Nevertheless, there is quite a lot at stake here. And the protests — and the serious, somewhat anxious mood that permeates the Bella Center — may in some sense be taken as a good sign.

The reasons that nations like Tuvalu are figuratively and literally making so much noise are varied — but fundamentally, it stems from their sense that a deal (if not a binding one) may indeed be close, and that this may be their last chance to substantively influence its parameters. One particular concern among some of the smaller members of the so-called Group of 77 (a group of developing countries which, confusingly, is in fact 130 members strong) is that some of the larger and more developed countries in the group — like China, India and Brazil — will somewhat shortchange their interests in order to strike a deal with the West. The drafts that some of these nations have been circulating through backchannels — not the so-called Danish draft that has caused its own controversy — are, I was told, considered reasonably favorable for Western nations, and in particular the United States.

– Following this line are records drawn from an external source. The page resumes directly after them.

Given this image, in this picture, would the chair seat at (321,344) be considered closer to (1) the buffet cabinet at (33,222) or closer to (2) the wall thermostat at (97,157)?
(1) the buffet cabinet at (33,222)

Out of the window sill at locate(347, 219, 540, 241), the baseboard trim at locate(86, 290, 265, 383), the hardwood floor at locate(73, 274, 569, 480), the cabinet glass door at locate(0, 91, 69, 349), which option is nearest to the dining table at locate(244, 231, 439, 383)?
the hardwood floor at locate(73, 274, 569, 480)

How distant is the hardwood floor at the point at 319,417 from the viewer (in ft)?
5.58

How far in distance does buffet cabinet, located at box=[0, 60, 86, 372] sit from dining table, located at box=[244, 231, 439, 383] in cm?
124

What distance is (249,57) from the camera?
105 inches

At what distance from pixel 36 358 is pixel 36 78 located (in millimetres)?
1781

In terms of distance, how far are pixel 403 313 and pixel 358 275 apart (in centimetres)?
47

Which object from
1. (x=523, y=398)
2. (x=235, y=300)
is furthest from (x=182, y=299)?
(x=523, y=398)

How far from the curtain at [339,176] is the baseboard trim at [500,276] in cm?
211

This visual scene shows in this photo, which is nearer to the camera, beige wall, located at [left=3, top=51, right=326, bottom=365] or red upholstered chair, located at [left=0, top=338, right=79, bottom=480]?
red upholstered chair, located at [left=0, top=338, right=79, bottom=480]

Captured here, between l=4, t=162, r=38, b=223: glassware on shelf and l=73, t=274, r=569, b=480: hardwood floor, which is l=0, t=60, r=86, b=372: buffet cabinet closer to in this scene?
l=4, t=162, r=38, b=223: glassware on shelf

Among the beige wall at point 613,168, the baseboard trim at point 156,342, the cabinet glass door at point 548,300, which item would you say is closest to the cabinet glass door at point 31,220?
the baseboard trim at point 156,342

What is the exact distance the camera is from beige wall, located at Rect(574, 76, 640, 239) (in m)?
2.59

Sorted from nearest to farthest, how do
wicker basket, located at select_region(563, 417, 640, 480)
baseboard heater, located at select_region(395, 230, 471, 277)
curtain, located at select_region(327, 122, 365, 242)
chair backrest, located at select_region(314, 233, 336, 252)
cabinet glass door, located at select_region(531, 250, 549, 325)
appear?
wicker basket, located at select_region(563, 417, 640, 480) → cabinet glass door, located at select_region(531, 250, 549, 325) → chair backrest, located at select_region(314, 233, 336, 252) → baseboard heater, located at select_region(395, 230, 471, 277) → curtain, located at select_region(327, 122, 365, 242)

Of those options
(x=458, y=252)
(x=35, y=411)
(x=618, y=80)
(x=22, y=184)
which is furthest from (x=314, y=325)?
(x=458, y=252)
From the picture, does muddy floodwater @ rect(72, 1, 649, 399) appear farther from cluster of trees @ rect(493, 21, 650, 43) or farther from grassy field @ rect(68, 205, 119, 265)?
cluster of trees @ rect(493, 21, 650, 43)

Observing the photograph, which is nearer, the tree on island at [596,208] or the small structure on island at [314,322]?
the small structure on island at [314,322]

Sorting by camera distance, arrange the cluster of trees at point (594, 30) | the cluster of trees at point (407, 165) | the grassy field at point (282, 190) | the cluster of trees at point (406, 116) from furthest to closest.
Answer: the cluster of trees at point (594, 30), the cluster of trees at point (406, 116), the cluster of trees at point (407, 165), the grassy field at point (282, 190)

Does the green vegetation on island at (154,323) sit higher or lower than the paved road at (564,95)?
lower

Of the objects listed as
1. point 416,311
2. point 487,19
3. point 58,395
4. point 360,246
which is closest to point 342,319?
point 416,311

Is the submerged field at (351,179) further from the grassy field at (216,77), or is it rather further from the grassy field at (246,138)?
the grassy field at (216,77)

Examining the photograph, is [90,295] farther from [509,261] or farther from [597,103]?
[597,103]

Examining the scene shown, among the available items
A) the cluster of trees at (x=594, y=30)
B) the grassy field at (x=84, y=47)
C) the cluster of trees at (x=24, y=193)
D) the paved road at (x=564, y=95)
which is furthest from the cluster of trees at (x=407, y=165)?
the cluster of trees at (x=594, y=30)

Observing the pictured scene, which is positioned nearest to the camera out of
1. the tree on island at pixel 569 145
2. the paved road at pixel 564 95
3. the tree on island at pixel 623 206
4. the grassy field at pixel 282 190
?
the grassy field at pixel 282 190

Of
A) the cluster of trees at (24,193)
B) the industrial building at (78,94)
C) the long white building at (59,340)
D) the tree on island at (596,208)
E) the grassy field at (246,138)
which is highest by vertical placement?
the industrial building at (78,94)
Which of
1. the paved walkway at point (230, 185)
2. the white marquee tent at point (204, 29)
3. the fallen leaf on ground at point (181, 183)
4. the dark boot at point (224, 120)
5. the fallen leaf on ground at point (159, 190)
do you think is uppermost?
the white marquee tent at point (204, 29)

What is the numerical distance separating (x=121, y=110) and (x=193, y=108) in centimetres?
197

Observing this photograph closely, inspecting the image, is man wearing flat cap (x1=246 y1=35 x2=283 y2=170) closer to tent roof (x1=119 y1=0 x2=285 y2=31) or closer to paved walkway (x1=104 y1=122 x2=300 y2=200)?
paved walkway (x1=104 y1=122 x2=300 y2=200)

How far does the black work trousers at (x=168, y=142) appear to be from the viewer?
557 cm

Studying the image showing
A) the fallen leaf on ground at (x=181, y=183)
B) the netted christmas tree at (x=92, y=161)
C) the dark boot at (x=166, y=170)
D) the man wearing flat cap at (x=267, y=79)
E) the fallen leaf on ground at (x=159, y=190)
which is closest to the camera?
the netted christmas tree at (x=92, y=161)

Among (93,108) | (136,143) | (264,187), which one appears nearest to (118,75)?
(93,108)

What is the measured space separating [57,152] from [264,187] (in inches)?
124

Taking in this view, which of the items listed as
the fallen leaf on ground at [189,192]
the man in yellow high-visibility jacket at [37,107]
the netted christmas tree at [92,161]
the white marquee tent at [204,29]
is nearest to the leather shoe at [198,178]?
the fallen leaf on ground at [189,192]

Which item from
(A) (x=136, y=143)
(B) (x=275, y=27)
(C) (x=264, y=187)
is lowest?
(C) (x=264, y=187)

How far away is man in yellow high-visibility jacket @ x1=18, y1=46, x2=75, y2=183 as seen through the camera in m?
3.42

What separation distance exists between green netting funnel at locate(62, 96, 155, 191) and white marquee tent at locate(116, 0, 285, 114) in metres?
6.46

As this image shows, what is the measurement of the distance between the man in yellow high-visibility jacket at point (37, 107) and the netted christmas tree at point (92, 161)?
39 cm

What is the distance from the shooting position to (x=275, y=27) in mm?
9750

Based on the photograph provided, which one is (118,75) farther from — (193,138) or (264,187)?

Of course, there is a pecking order here, and the United States sits on top of it. Diverse as the participants are here at the Bella Center, perhaps 30-40 percent of the attendees are English-speaking Americans.

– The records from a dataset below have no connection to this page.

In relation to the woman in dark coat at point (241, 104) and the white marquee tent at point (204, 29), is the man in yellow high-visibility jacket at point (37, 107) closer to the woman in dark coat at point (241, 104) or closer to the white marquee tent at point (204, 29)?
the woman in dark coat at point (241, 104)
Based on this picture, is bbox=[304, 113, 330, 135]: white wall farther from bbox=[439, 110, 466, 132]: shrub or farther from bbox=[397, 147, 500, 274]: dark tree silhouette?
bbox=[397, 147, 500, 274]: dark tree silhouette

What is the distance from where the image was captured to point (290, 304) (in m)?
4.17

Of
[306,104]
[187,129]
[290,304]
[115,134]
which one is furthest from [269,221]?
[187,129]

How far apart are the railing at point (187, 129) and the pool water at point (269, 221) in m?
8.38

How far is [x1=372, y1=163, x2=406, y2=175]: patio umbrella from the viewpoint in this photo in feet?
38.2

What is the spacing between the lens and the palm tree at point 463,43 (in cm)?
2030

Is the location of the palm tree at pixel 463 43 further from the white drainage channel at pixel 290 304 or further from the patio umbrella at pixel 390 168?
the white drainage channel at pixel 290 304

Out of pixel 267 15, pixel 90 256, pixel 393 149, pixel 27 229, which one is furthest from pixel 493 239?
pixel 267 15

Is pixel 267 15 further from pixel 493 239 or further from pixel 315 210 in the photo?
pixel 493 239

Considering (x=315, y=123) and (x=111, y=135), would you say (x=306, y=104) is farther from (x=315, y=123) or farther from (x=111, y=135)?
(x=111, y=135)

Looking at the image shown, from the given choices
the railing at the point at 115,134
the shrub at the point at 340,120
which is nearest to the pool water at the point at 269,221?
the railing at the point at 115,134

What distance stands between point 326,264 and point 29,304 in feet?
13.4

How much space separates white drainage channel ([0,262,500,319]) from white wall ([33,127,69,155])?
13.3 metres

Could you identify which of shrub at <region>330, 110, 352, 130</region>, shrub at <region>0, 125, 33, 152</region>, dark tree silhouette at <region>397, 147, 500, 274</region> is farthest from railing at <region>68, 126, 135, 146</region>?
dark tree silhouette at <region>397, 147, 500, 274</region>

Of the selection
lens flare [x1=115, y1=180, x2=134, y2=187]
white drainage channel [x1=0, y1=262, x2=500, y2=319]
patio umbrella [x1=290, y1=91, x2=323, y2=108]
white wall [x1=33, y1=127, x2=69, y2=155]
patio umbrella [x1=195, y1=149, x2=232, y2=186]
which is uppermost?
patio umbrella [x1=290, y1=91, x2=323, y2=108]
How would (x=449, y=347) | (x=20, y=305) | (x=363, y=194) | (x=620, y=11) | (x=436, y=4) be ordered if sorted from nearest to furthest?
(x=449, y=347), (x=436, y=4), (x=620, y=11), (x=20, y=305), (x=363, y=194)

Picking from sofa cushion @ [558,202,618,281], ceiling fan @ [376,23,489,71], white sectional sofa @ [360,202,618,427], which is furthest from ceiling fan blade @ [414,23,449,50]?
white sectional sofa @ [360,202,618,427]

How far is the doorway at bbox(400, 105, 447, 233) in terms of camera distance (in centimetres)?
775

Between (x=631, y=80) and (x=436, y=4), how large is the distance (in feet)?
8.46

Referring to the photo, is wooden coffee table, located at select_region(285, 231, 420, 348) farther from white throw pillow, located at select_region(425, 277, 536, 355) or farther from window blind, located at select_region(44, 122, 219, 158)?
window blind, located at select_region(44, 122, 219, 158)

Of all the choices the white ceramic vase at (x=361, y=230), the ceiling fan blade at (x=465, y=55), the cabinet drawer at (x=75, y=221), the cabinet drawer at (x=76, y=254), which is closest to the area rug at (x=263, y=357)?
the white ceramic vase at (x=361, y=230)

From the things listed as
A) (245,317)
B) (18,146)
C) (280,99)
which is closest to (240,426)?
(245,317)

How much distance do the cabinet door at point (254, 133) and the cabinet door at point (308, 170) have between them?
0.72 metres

In the context of a climate deal, the United States in some senses best viewed a rogue state that cannot be trusted to act rationally. Its political system, not without justification, is considered fickle and unpredictable; the other nations of the world are therefore very eager to negotiate a deal that can be substantially brought into being while President Obama is in office (lest they wait too long and wind up with, say, Sarah Palin instead). Ironically, this gives the United States a lot of leverage; you have to be careful when negotiating with someone who may not only walk out of the room but who may not return to hear your counter-offer.

But because of President Obama, who still commands the respect of the overwhelming majority of the participants here, the United States is also considered capable of agreeing to a deal that the rest of the world can (barely) live with. Although people are worried about the United States’ ability to commit to greenhouse gas reductions through its Congress (as one American participant remarked to me today, referring to the Senate: “There are 100 human beings standing behind us and a global commitment”) there is a very credible Plan B in the form of regulations mandated through the EPA, which recently declared greenhouse gases a danger to public health. Indeed, it would be hard to overstate the importance of the EPA ruling. Domestically, it could swing business groups behind a cap-and-trade system, which they consider a lesser evil, and Internationally, it gives us credibility — a tangible sign that we’re starting to “get it”.

It appears to me, then, that there may indeed be an overlap between what the United States wants and what the rest of the world is willing to give. That does not mean that we’d be splitting the difference with the rest of the world; the emissions targets we’d receive would almost certainly be fairly lax by the standards of the EU. But the rest of the world, somewhat mollified by the perceived humility of President Obama, have perhaps resigned themselves to the fact that the United States doesn’t have to play fair and will take what they can get.

For some nations, however, like Tuvalu, what they can get might still not be good enough. The effects of global warming are neither linear nor uniform, and if Tuvalu sinks, then it’s sunk, regardless of how pleased the rest of the world is feeling with itself. Would these underdeveloped countries indeed walk away from the negotiating table, undermining a deal that the developing and developed world were willing to broker with one another?

That’s certainly one of ways that Copenhagen could end; although such a move would arguably be irrational, rationality does not always prevail in 190-party negotiations. But if it does end that way, I’d be skeptical that there was a deal to be had in the first place. Although Tuvalu might not be saved by a “bad” climate deal, it’s not clear, with temperatures and sea levels rising every year, that they can afford to hold out for a better one.